____ TEXT PROVIDED
At the request of New Jersey Department of Agriculture (NJDA), New Jersey Agricultural Experiment Station (NJAES), and New Jersey Farm Bureau, State legislators adopted a law in 1996 “which directs the Department of Agriculture—in consultation with the New Jersey Agricultural Experiment Station—to adopt ‘standards for the humane raising, keeping, care, treatment, marketing, and sale of domestic livestock,’ as well as ‘rules and regulations governing the enforcement of those standards.’” 35 NJR 1873(a) 2003. At the time, livestock owners were increasingly concerned about the uneven-handed enforcement of the State’s animal cruelty statutes by state and county societies for the protection of animals (SPCA), who often had minimal, if any, knowledge about the proper care of livestock and horses. As the State Commission of Investigation reported, there were “no standards, rules or guidelines governing [SPCA’s] composition, operation, training or activities, there is no consistency or uniformity in their make-up, functioning or enforcement of the laws.” NJSCI Report 2000.
The law was adopted to “[p]rotect. . . the health and well-being of New Jersey’s livestock . . . to ensure farm animals are humanely treated. This includes livestock farmers whose livelihood depends on raising healthy animals and who, therefore, have an added financial incentive to properly care for their animals.” 35 NJR 1873(a) 2003To ensure that experts qualified to investigate complaints of cruelty involving livestock the law also requires notification of NJDA of complaints received by investigating authorities.
The NJSPCA, county SPCAs or other State or local government authority receiving a complaint shall immediately notify the New Jersey Department of Agriculture and, if the complaint is in writing, provide a copy to the NJDA at the address provided in N.J.A.C. 2:8–8.3(c).
Unfortunately, while the standards mandate humane care, the enforcement of those standards remains problematic. It is not clear if NJDA has been notified immediately upon receipt of complaints to SPCA’s, as required by law. This notification is critical to ensure that only the approved standards are used as guidelines, and to ensure that all inspections are conducted in accordance with accepted biosecurity protocols referenced herein to prevent the spread of infectious or contagious agents on or off farm premises.
________
WHAT NEEDS TO BE DONE:
Answer these questions using the passage on New Jersey's livestock care law.
(a) In what year did state legislators adopt the law?
(b) If a complaint arrives in writing, what must the receiving authority provide to the New Jersey Department of Agriculture?
(c) According to the passage, what is not clear about the law's enforcement?
____ DATASET EXCERPTS
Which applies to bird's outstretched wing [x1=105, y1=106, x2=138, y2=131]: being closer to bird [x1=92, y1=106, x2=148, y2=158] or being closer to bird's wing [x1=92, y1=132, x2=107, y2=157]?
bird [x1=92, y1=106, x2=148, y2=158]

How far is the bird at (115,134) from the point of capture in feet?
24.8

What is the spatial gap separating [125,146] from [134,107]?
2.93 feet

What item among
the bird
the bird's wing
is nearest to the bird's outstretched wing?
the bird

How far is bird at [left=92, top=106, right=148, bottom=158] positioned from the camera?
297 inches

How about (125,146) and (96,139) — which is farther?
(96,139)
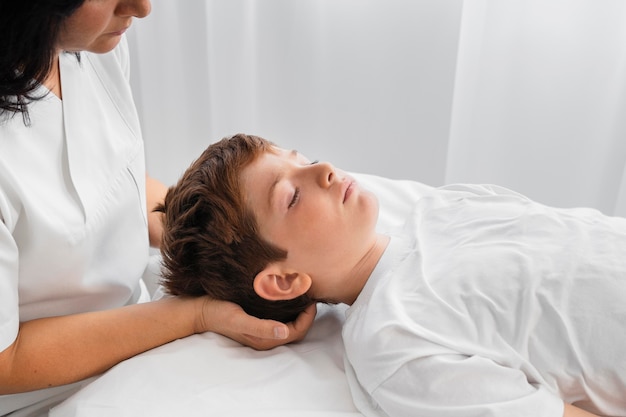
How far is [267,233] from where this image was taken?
1.24 meters

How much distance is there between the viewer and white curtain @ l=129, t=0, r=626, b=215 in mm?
1975

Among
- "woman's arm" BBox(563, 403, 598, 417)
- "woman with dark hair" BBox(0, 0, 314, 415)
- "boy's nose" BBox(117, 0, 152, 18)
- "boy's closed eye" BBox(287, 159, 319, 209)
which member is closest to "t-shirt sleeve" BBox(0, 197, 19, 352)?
"woman with dark hair" BBox(0, 0, 314, 415)

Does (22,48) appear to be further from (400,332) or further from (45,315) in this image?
(400,332)

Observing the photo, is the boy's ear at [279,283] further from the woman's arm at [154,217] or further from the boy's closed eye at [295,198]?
the woman's arm at [154,217]

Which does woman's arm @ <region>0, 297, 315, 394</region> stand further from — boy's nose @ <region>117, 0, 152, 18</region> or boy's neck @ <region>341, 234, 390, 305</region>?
boy's nose @ <region>117, 0, 152, 18</region>

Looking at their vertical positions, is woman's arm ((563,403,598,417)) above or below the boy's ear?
below

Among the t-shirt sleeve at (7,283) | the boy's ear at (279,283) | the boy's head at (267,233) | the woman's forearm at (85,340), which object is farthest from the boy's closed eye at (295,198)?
the t-shirt sleeve at (7,283)

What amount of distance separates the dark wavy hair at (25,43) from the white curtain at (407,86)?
130 cm

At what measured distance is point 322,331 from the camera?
1320 mm

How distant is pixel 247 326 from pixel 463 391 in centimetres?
39

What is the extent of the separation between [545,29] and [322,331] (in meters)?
1.19

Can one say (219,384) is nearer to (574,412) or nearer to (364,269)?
(364,269)

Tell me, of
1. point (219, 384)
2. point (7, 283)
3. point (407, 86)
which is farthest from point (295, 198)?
point (407, 86)

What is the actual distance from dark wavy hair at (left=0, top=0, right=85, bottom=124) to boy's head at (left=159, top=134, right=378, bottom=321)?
37 centimetres
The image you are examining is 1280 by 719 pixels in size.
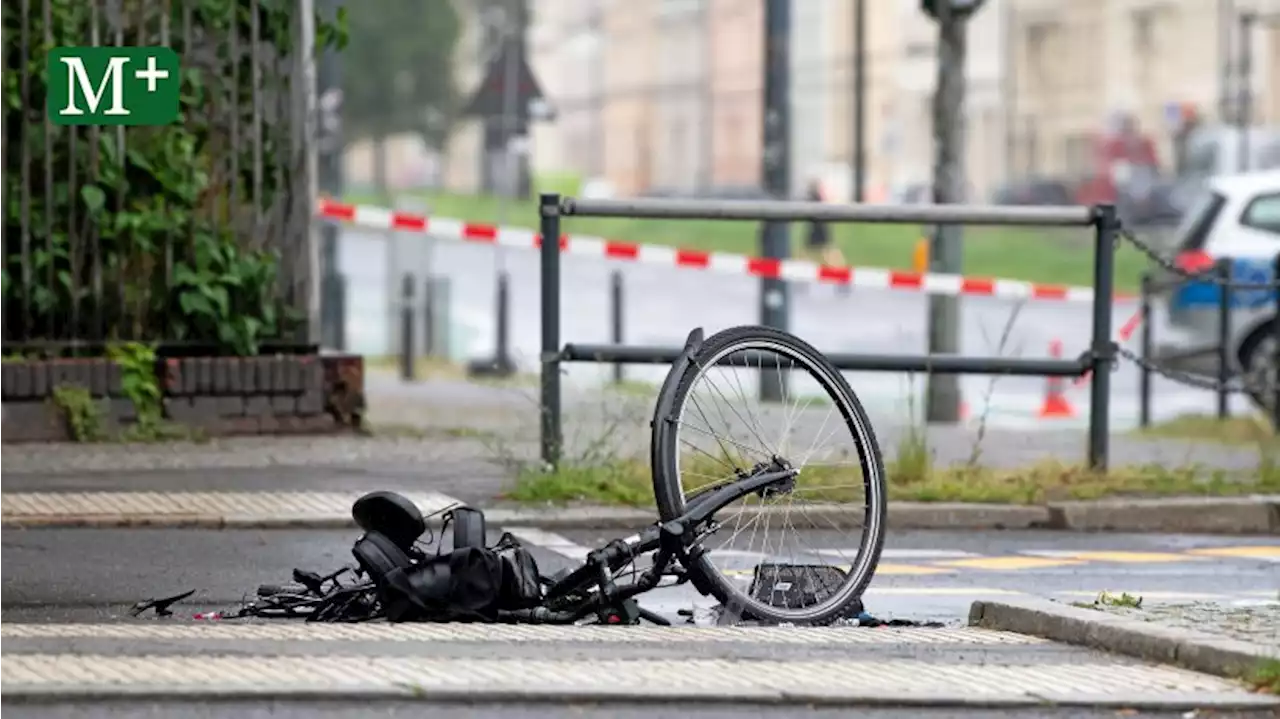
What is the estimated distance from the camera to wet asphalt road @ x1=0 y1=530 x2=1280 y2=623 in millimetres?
________
SOLUTION:
(a) 1996.
(b) A copy of the complaint, sent to the address provided in N.J.A.C. 2:8–8.3(c).
(c) Whether NJDA has been notified immediately upon receipt of complaints to SPCAs, as the law requires.